Challenges
A) According to the reply in the forum post on photographing models indoors, what are the two ways to compensate for the color difference?
B) Summarize the forum post on photographing models indoors in two sentences.

Hey, guys! I have a lot of trouble with the lighting that I have here inside my apartment when it comes to taking pics..... I can never capture the color of what I'm shooting. I'll show you an example..... This body is very close to the green in this first pic.....

SDC10720.JPG.9377f58c5a3b07fb8293182d19042649.JPG

That pic is under an overcast sky outside in natural light. You can clearly see it's green... This below pic was taken on top of my oven under a couple long florescent light bulbs on the ceiling, and a CF bulb under my range hood.

SDC10722.JPG.58ae1b5ad12b74d4241236357de3991b.JPG

It looks like a completely different color! So, is there a way, maybe some sort of special bulb or something, that would give me more natural colors when I shoot my models? I'm thinking of ordering a magnifying lamp here soon, maybe the LEDs in it would help?

Thanks for any ideas and discussion!

Posted (edited)

That is normal. Colors appear different in daylight than in artificial light. You can try to compensate for this by setting the color temperature on the camera, or you can subsequently change the color temperature of the image using an image editing program until the result is correct.

Items
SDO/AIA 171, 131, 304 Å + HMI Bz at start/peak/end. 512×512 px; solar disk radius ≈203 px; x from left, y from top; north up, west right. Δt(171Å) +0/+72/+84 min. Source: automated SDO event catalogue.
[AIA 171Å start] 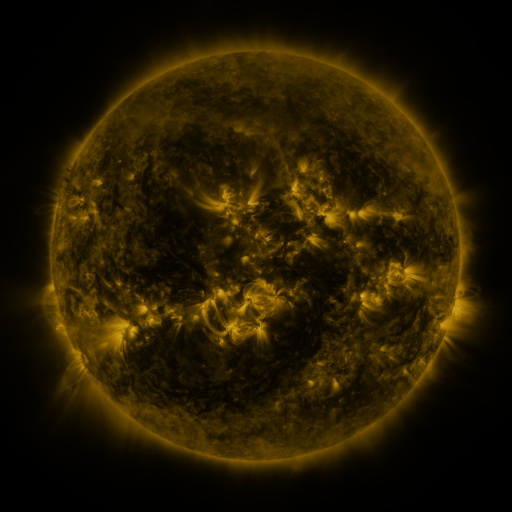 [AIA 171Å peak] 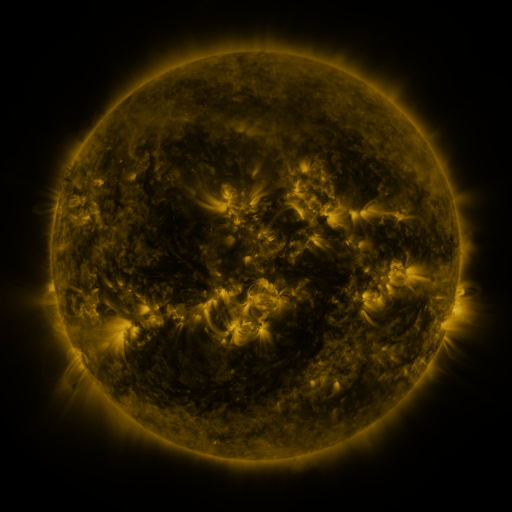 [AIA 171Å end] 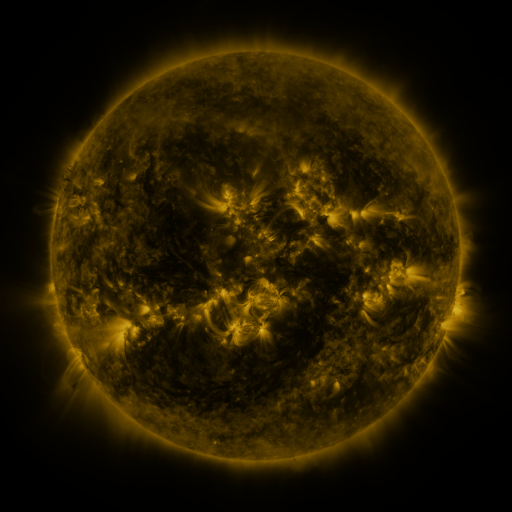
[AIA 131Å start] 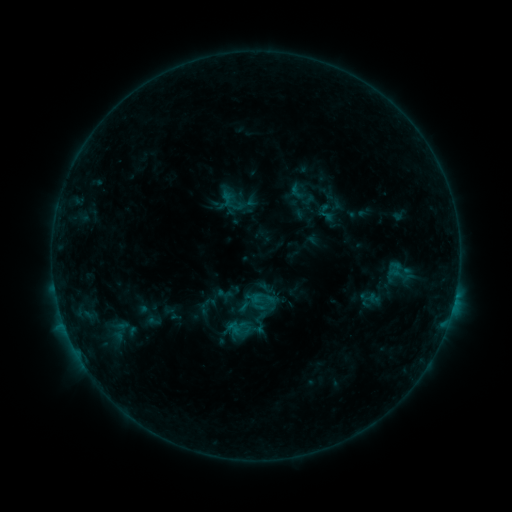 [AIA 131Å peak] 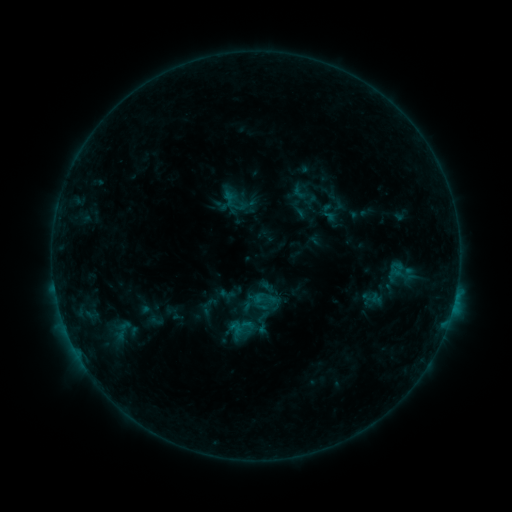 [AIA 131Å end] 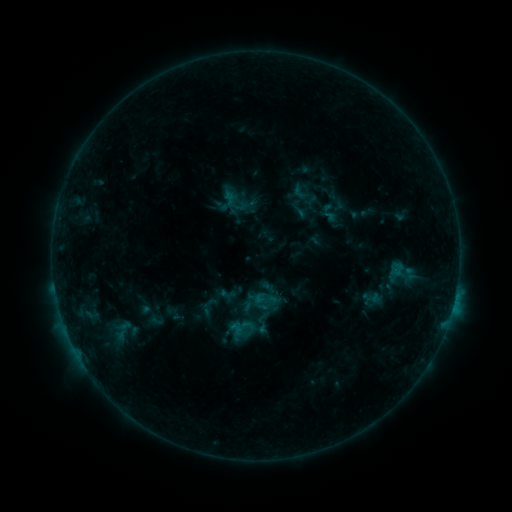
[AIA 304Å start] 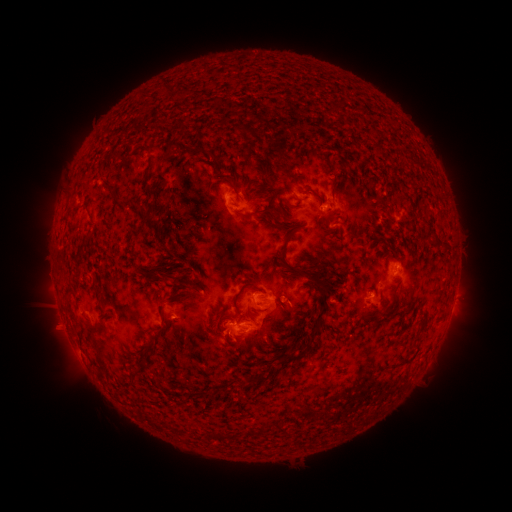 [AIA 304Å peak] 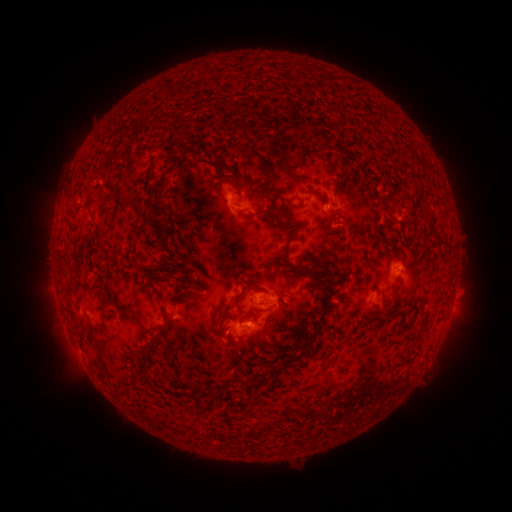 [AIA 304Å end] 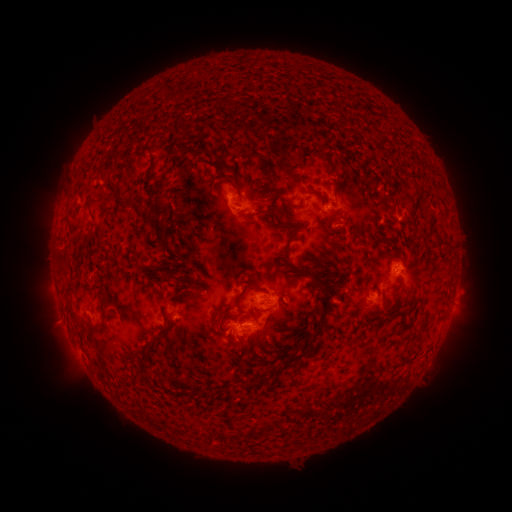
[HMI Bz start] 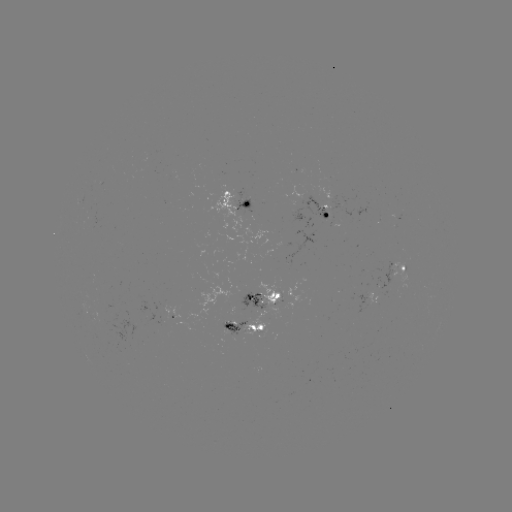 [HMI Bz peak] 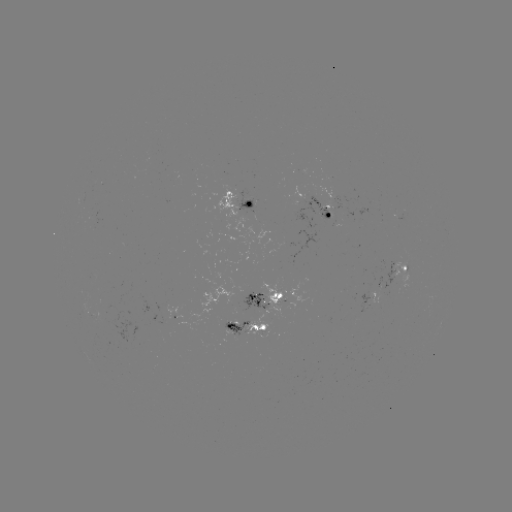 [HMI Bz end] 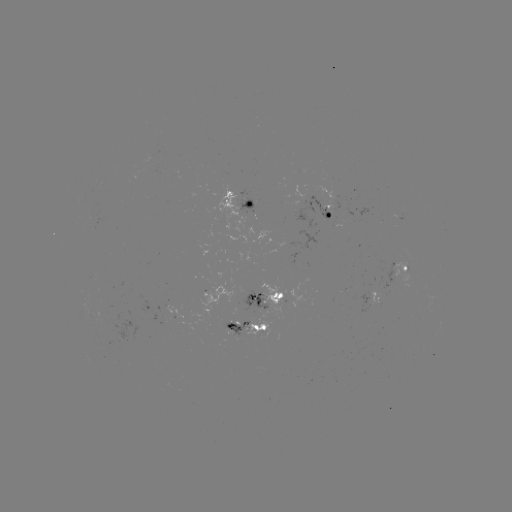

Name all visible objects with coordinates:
emerging-flux region: (279, 295)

Results of the exercise
A) Set the color temperature on the camera, or change the image's color temperature afterward in an image editing program until the result is correct.

B) The poster cannot capture true colors when photographing models under apartment lighting: a body that looks green under an overcast sky appears a completely different color under ceiling fluorescent bulbs and a CF bulb. The poster asks whether a special bulb or the LEDs in a magnifying lamp might help, and a reply explains that colors appear different in daylight than in artificial light and that the camera's color temperature can be set, or the image's color temperature adjusted afterward in an image editing program.